SELECTED EXCERPT
Proposal: Avoid blocking sends to a channel without timeout #131

prashantv · 2021-07-09T00:59:58Z

Semi-related to Channel Size is One or None

We've seen cases of deadlocks/unexpected blocking caused by blocking sends to a channel (example: tchannel-go#528). It's generally much safer to use a select with another case for timeout / ctx.Done(), or a non-blocking send.

There are some use-cases where it's safe; typically when the number of writers is bound to channel size and can be verified easily, so not sure how generally applicable this is.

The text was updated successfully, but these errors were encountered:

peterbourgon · 2021-07-10T01:12:35Z

Oof, I hope not!

I can't speak to specific packages that may serve specific purposes for you, but in general, it should be very rare that you make a nonblocking send on a channel. Go already gives you async where it matters, on syscalls; you want your application code to be nice and synchronous, i.e. deterministic, so that it takes advantage of the runtime. In the hopefully rare cases you use channels to communicate between components, they should almost always be blocking sends and recvs on chans with capacity zero.

Buffered channels are usually queues, and queues exist solely to solve burstiness. That means they belong at the edges of a system, not within it 😇

prashantv · 2021-07-10T01:21:17Z

This issue isn't to indicate that all sends must be non-blocking, but that blocking sends probably should have a fallback, e.g., context cancellation or timeout.

peterbourgon · 2021-07-10T01:30:26Z

blocking sends probably should have a fallback, e.g., context cancellation or timeout.

When a chan send occurs in a context-cancelable context 😉 I agree, you want that cancelation respected. But I don't think it's correct to claim blocking sends should have a fallback/timeout generally.

mway · 2021-07-12T16:51:33Z

It's true that there's not really a "one-size-fits-all" approach, but I don't think the issue is whether the send is sync/async, or whether channel usage is error-prone: the issue that it isn't defensive - it's fragile - unless you add an unblocking strategy, and channel capacity is not an unblocking strategy.

WRITTEN INSTRUCTION 1
Translate this sentence from the channel-send discussion into Spanish: "Buffered channels are usually queues, and queues exist solely to solve burstiness."

Raw records
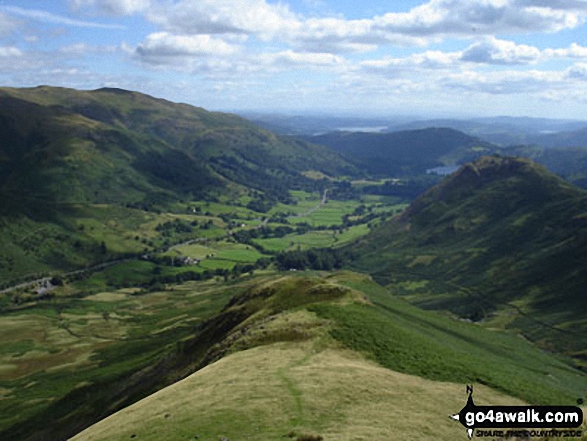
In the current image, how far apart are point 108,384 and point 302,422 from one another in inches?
4396

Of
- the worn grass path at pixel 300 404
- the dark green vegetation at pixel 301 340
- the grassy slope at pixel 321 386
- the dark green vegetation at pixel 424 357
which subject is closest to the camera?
the worn grass path at pixel 300 404

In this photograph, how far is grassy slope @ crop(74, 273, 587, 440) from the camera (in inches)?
1777

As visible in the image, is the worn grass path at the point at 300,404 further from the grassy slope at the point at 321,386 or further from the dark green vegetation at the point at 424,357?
the dark green vegetation at the point at 424,357

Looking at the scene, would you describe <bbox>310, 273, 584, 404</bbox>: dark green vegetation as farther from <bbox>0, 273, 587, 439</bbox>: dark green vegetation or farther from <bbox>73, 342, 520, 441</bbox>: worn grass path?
<bbox>73, 342, 520, 441</bbox>: worn grass path

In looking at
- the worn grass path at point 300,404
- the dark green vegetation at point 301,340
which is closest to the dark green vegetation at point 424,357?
the dark green vegetation at point 301,340

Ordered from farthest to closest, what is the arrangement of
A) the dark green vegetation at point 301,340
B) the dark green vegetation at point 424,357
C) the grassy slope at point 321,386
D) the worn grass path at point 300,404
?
the dark green vegetation at point 301,340, the dark green vegetation at point 424,357, the grassy slope at point 321,386, the worn grass path at point 300,404

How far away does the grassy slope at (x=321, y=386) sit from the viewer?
45125mm

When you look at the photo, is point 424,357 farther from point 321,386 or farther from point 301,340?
point 321,386

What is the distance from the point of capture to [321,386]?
55.8m

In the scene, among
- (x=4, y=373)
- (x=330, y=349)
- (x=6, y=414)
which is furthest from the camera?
(x=4, y=373)

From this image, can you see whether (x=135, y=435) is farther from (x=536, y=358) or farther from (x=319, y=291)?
Result: (x=536, y=358)

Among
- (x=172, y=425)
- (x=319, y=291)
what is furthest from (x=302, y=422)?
(x=319, y=291)

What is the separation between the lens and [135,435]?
169 feet

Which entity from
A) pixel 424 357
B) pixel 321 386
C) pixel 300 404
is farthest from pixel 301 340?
pixel 300 404
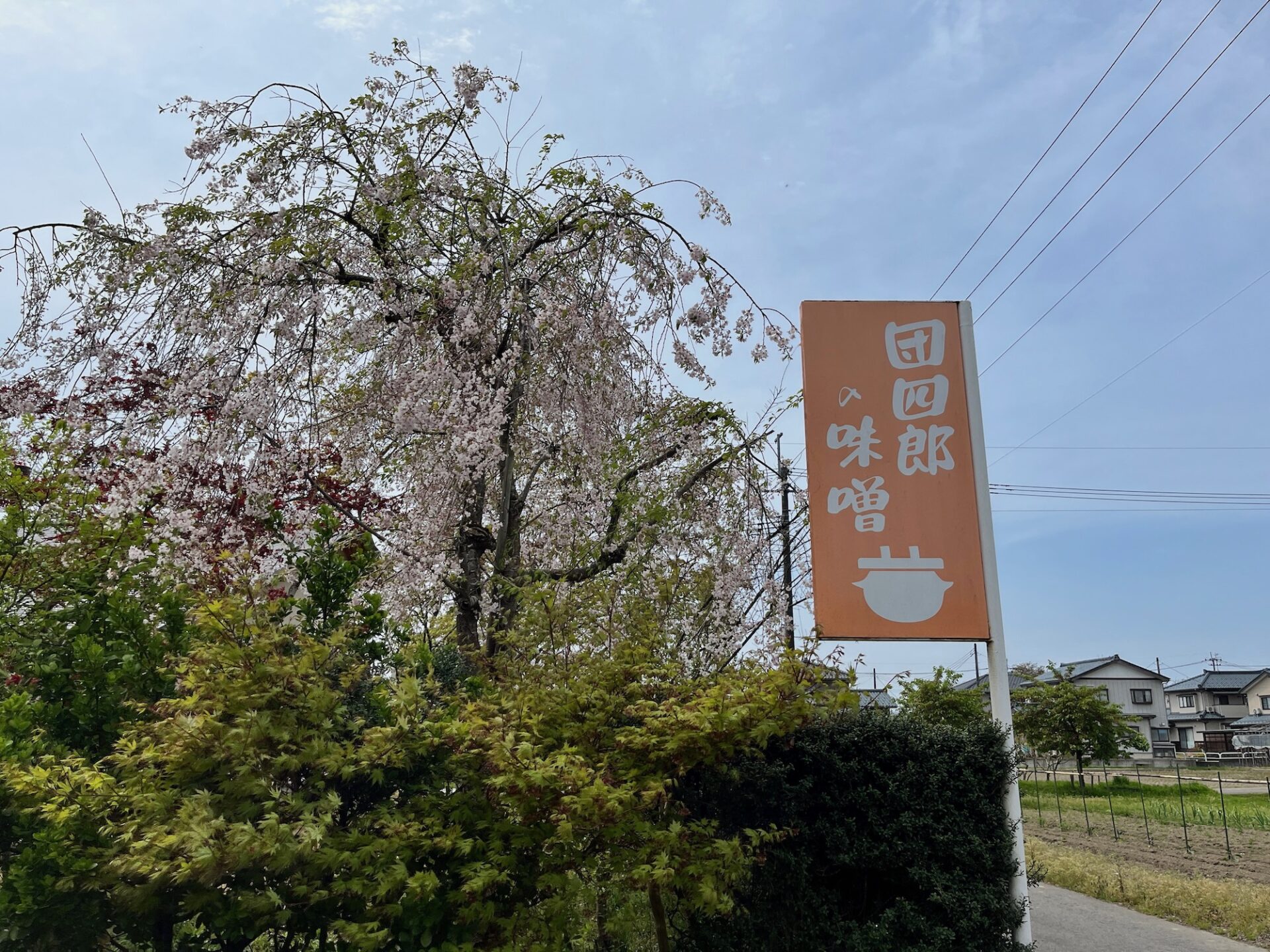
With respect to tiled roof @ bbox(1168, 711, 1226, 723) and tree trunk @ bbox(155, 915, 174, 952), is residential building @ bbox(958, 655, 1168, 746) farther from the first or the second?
tree trunk @ bbox(155, 915, 174, 952)

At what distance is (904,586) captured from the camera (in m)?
4.48

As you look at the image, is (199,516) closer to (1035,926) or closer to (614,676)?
(614,676)

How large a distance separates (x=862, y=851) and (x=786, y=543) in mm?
2741

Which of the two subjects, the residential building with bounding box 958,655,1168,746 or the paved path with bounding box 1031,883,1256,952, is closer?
the paved path with bounding box 1031,883,1256,952

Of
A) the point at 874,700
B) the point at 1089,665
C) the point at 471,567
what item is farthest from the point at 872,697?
the point at 1089,665

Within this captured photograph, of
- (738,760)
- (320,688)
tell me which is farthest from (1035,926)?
(320,688)

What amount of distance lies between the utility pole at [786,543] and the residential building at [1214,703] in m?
47.7

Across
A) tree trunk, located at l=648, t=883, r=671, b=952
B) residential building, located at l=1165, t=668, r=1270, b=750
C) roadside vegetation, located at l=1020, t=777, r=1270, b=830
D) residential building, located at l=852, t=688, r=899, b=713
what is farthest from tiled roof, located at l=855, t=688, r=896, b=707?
residential building, located at l=1165, t=668, r=1270, b=750

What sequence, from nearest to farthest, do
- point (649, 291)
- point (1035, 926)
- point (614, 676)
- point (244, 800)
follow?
point (244, 800) < point (614, 676) < point (649, 291) < point (1035, 926)

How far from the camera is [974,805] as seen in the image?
155 inches

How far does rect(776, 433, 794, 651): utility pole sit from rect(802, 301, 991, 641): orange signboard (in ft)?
4.43

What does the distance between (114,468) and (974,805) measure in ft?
18.9

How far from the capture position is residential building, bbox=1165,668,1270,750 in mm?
43500

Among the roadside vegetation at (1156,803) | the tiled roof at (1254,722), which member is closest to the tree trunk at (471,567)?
the roadside vegetation at (1156,803)
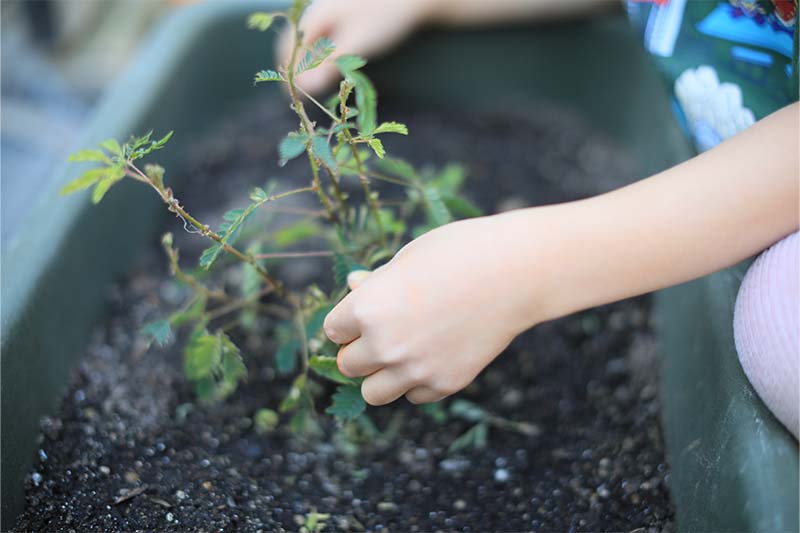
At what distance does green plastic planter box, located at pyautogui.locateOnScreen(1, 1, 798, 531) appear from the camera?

WRITTEN INSTRUCTION 2
In the records, lay out everything from the line containing "In looking at" down to the line containing "Result: (x=536, y=358)" as a JSON list of strings, one string per line, with blank lines omitted.

CORRECT OUTPUT 1
Los canales con búfer suelen ser colas, y las colas existen únicamente para resolver la llegada en ráfagas.

CORRECT OUTPUT 2
[
  "In looking at",
  "- the worn grass path at point 300,404",
  "- the dark green vegetation at point 301,340",
  "which is closest to the dark green vegetation at point 424,357?",
  "the dark green vegetation at point 301,340",
  "Ordered from farthest to closest, what is the arrangement of",
  "A) the dark green vegetation at point 301,340",
  "B) the dark green vegetation at point 424,357",
  "C) the grassy slope at point 321,386",
  "D) the worn grass path at point 300,404",
  "?",
  "the dark green vegetation at point 301,340, the dark green vegetation at point 424,357, the grassy slope at point 321,386, the worn grass path at point 300,404",
  "How far away does the grassy slope at (x=321, y=386) sit from the viewer?",
  "45125mm",
  "When you look at the photo, is point 424,357 farther from point 321,386 or farther from point 301,340?",
  "point 321,386",
  "What is the distance from the point of capture to [321,386]?",
  "55.8m",
  "In the scene, among",
  "- (x=4, y=373)",
  "- (x=330, y=349)",
  "- (x=6, y=414)",
  "which is furthest from the camera?",
  "(x=4, y=373)",
  "From this image, can you see whether (x=135, y=435) is farther from (x=536, y=358) or farther from (x=319, y=291)?",
  "Result: (x=536, y=358)"
]